Es gibt keinen Grund gegenüber China unkritisch zu sein, ebenso wenig sollten wir uns der Beschäftigung mit dem, was denn nun anders ist an der VR China, verschließen. Besserwisserisch anderen Ländern und Kulturen Noten zu geben sollten wir vermeiden. Wir sind weder Lehrer noch Zuschauer der Völker, sondern immer mitten auf der Bühne dabei mit unseren eignen Problemen, Interessen und Motivationen. Ich verbinde darum die Sicht auf China mit der Sicht auf unsere eigene Gesellschaft im Übergangsprozess.

Bis in das links-libertäre Milieu hinein lautet das gängige Vorurteil: hier im Westen Demokratie und Freiheit dort in China Diktatur und Einschränkung der Menschenrechte. Das sind Floskeln, Ideologische Allzweckwaffen, die keines Realitätsbezuges mehr bedürfen. Von welcher Freiheit ist die Rede? Von der Freiheit des Arbeitgebers Menschen zu entlassen? Von der Freiheit der Medienverleger? Von der Freiheit ohne soziale Gerechtigkeit?

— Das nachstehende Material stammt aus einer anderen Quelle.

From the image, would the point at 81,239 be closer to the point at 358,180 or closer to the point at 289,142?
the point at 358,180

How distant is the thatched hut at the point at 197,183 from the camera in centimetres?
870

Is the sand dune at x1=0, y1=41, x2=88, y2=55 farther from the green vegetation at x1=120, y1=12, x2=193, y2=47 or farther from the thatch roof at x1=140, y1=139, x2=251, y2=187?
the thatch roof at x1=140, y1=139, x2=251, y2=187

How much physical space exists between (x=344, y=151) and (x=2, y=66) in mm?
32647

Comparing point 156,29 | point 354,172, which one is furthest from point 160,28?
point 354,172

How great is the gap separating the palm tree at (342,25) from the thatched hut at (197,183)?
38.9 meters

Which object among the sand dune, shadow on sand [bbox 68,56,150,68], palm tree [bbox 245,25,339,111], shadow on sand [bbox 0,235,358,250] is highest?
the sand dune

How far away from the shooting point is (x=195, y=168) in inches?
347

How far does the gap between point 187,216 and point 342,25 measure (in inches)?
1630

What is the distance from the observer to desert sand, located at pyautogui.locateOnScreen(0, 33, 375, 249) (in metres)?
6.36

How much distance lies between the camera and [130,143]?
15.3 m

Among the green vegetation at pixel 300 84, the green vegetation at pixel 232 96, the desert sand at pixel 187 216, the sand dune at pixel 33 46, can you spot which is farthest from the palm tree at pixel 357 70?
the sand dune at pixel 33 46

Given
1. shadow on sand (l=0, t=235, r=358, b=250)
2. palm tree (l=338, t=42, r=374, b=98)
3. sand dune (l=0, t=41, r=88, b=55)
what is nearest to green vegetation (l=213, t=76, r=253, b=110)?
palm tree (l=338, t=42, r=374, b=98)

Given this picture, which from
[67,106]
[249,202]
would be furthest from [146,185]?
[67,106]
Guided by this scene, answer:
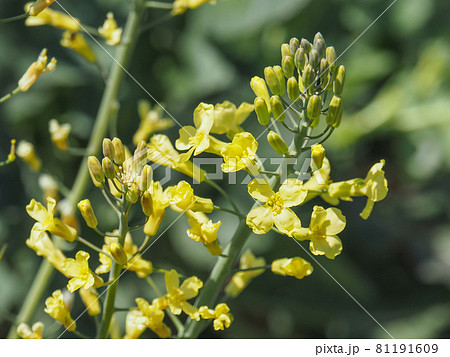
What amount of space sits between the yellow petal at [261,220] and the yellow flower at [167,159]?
17cm

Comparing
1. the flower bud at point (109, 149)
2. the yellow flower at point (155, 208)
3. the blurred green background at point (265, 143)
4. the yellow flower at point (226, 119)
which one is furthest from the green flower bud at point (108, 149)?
the blurred green background at point (265, 143)

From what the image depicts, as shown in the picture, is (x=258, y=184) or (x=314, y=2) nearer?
(x=258, y=184)

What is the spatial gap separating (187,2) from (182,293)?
31.3 inches

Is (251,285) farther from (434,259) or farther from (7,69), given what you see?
(7,69)

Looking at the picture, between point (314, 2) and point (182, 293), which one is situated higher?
point (314, 2)

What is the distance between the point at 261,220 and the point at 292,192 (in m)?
0.07

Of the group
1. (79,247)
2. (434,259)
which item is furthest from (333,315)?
(79,247)

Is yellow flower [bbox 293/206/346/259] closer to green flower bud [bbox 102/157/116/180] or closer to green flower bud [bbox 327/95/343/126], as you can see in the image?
green flower bud [bbox 327/95/343/126]

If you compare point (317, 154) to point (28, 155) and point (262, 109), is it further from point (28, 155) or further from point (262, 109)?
point (28, 155)

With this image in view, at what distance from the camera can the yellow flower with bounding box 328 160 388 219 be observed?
880 millimetres

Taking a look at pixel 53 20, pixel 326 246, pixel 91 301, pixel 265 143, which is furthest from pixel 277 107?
pixel 265 143

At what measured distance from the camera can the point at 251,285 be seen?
2.06 meters

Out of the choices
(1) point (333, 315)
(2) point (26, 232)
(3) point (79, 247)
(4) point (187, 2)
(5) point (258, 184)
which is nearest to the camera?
(5) point (258, 184)

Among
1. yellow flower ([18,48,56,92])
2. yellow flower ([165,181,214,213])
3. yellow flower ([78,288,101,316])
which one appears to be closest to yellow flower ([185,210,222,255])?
yellow flower ([165,181,214,213])
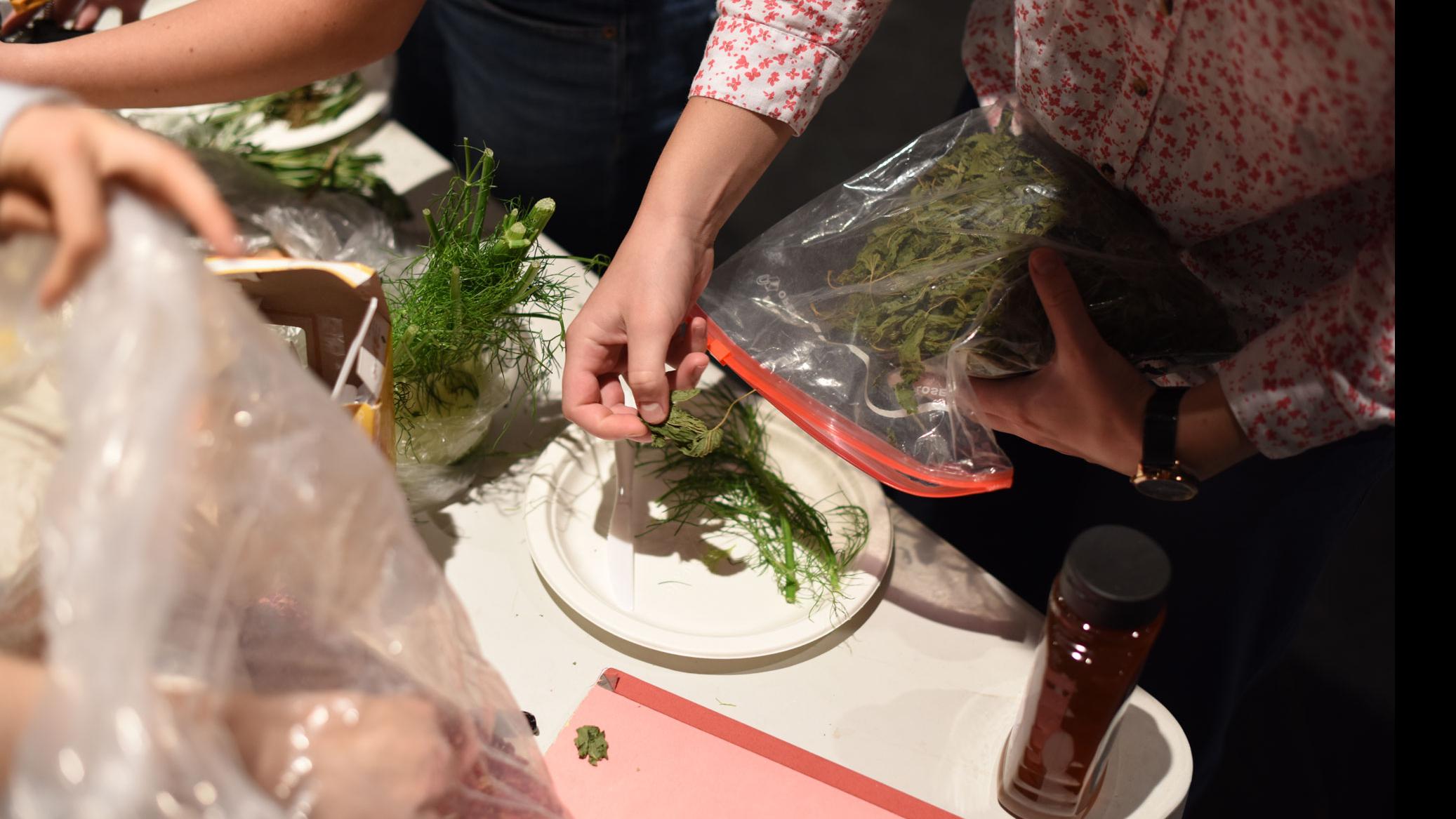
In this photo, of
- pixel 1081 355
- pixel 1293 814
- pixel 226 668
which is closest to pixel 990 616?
pixel 1081 355

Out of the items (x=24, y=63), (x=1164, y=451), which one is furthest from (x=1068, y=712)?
(x=24, y=63)

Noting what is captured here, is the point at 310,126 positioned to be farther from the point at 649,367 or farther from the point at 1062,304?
the point at 1062,304

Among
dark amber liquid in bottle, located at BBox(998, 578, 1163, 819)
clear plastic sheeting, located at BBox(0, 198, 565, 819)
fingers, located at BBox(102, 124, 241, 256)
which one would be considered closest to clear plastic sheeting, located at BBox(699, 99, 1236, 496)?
dark amber liquid in bottle, located at BBox(998, 578, 1163, 819)

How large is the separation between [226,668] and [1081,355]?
0.63 m

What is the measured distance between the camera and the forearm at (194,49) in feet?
2.88

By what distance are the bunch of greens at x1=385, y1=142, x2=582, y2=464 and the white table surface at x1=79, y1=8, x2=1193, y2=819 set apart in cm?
9

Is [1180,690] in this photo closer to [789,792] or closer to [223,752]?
[789,792]

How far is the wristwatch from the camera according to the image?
0.77 m

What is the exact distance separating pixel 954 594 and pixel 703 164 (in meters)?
0.45

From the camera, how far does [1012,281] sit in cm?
83

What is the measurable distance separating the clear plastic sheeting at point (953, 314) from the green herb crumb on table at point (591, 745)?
0.30m

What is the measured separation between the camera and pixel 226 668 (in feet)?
1.47

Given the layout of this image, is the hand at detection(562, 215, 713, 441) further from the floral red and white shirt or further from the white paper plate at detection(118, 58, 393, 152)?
the white paper plate at detection(118, 58, 393, 152)

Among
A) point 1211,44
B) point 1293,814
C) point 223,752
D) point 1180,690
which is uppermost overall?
point 1211,44
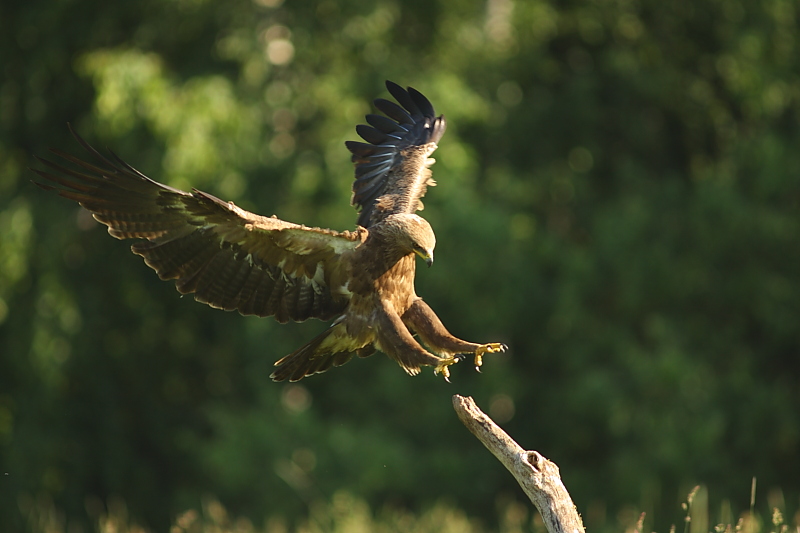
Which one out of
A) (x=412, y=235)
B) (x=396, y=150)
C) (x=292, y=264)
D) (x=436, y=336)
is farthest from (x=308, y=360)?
(x=396, y=150)

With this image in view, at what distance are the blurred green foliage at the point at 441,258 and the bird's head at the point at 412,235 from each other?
6.58 m

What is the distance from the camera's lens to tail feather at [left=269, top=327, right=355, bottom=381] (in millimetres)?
5734

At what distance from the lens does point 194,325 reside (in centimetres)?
1491

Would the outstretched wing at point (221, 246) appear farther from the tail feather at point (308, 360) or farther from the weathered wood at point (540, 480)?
the weathered wood at point (540, 480)

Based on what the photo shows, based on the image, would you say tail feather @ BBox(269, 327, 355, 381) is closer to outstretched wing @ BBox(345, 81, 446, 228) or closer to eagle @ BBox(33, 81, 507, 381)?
eagle @ BBox(33, 81, 507, 381)

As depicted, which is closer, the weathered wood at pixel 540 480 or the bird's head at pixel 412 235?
the weathered wood at pixel 540 480

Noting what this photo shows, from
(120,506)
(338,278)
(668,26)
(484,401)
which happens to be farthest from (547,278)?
(338,278)

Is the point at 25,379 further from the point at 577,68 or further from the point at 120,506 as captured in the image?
the point at 577,68

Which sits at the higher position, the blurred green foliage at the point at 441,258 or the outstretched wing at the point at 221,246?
the blurred green foliage at the point at 441,258

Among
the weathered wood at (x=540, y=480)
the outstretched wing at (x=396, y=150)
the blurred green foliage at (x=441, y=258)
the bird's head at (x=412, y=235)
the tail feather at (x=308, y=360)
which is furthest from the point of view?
the blurred green foliage at (x=441, y=258)

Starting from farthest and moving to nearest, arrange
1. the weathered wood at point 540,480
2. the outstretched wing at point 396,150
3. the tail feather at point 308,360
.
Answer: the outstretched wing at point 396,150, the tail feather at point 308,360, the weathered wood at point 540,480

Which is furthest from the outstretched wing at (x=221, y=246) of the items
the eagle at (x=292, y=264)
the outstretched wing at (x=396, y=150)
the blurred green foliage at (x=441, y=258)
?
the blurred green foliage at (x=441, y=258)

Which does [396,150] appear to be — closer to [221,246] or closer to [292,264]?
[292,264]

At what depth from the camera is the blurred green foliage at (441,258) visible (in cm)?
1257
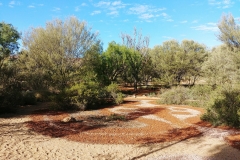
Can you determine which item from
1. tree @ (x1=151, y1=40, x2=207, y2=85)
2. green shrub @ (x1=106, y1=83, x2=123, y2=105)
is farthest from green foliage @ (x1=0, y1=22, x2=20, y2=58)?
tree @ (x1=151, y1=40, x2=207, y2=85)

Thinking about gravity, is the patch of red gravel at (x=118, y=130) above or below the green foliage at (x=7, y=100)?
below

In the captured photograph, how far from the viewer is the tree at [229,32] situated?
22219mm

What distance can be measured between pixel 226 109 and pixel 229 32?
15574mm

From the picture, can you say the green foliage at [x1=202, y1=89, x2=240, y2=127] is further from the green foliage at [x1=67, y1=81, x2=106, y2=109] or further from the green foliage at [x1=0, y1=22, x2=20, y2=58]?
the green foliage at [x1=0, y1=22, x2=20, y2=58]

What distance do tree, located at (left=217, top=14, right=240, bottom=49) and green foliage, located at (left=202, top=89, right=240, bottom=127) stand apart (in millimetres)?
14083

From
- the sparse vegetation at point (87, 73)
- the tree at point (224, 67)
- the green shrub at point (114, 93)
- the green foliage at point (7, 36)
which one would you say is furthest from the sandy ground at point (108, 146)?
the green foliage at point (7, 36)

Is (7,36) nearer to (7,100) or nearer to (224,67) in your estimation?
(7,100)

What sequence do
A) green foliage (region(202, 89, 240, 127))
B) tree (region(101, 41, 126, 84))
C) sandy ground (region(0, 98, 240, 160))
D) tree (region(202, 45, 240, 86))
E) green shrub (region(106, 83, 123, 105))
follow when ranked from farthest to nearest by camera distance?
tree (region(101, 41, 126, 84))
tree (region(202, 45, 240, 86))
green shrub (region(106, 83, 123, 105))
green foliage (region(202, 89, 240, 127))
sandy ground (region(0, 98, 240, 160))

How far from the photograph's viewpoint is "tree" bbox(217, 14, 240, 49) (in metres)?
22.2

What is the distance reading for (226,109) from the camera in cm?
1057

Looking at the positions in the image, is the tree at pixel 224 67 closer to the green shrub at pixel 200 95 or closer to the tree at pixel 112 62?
the green shrub at pixel 200 95

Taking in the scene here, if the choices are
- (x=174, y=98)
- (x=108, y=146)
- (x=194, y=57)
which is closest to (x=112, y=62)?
(x=174, y=98)

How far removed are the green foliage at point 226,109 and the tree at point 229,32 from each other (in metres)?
14.1

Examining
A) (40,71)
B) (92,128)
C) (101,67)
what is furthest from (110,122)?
(101,67)
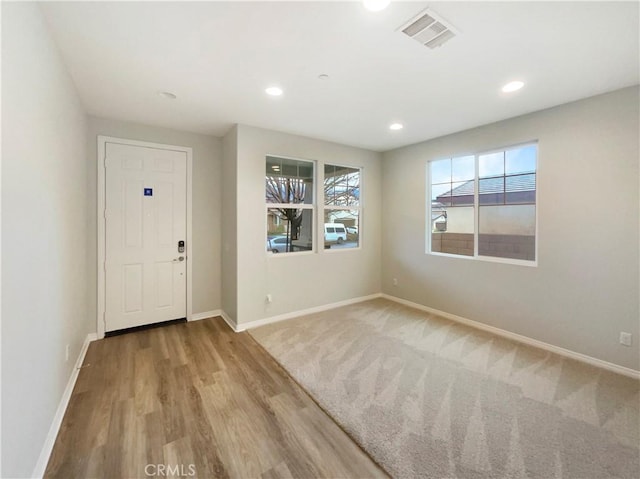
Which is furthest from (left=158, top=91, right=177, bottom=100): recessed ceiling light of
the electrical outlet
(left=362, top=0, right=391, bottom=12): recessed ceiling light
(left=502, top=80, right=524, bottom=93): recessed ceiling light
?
the electrical outlet

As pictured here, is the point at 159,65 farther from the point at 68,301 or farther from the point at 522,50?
the point at 522,50

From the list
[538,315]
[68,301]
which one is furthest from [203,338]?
[538,315]

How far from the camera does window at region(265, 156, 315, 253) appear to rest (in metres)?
3.80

Wenn von links apodiktisch festgehalten wird, in China hätte seit Staatsgründung nie die Arbeiterklasse geherrscht, und China könne schon deshalb nicht sozialistisch sein, weil es keine Rätedemokratie ist, geht das oft zusammen mit dem Glaubenssatz, Revolution in nur einem Land könne nicht funktionieren. Man sollte sich deshalb auch nicht der Hoffnung hingeben, dass der Aufstieg Chinas zu einer friedlicheren Weltordnung führt.

Westliche Linke, die ihren Marxismus nie durch die notwendige Umwandlung in eine Staatsideologie beschmutzen mussten, können stolz sein auf die Reinheit ihres Marxismus. Besser ist es aus der internationalen Geschichte der Arbeiterbewegung zu lernen, was in einem zweiten Anlauf zum Sozialismus auf uns zukommt, an Aufgaben und Abwehr der Gegenrevolution.

Sozialismus chinesischer Prägung. Was ist das?

Also fragen wir mit dem Blick nach vorne: Sozialismus chinesischer Prägung. Was ist das? Wie verbinden sich die Klassenunterschiede zwischen Arm und Reich mit Sozialismus? Wer vertritt im Klassenkampf die chinesische Arbeiterklasse? Welche Rolle spielt der Staat dabei? Produziert eine kapitalistische Produktionsweise nicht auch zwangsweise kapitalistisches Bewusstsein?

Ja, in China herrscht eine marxistische Partei, die im Land Kapitalismus duldet, um es mit der Nutzung dessen Dynamik zu entwickeln, als Basis für ein sozialistisches China. Aber kann das gut gehen?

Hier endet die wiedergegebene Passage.